# DOCUMENT TEXT:
☆ ☆ ☆ ☆

Patrick Abercrombie: post-war town planner



Patrick Abercrombie was an important figure in post-war town planning in England.

He was born in 1879 in Ashton upon Mersey which was then in Cheshire (now part of Greater Manchester). He qualified as an architect and his earliest architectural experience was in Liverpool, where he began to formulate his ideas about town planning.

In the 1920s he worked on a series of urban planning studies and proposed that London should be surrounded by a “green belt” of land that would not be subject to urban spread.

He was a member of a 1937 Royal Commission on population distribution, on which he stressed the need to mitigate the hazards of industrial and urban concentration. 

The Second World War, with the intense bombing of British cities, brought the problem of urban reconstruction to the fore and gave Abercrombie the perfect opportunity to put his theories into practice.  Between 1941 and 1946 he prepared detailed plans for London and its immediate surrounds, the West Midlands, Hull, Plymouth, and the first “new towns”.

☆ ☆ ☆ ☆

# COLLECTED MATERIAL:
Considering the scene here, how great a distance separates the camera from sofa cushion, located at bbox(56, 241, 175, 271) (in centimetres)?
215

☆ ☆ ☆ ☆

# GIVEN REQUEST:
Write out the Patrick Abercrombie text word for word, from "In the 1920s" to "and urban concentration.".

# OUTPUT FOR THIS TASK:
In the 1920s he worked on a series of urban planning studies and proposed that London should be surrounded by a “green belt” of land that would not be subject to urban spread.

He was a member of a 1937 Royal Commission on population distribution, on which he stressed the need to mitigate the hazards of industrial and urban concentration.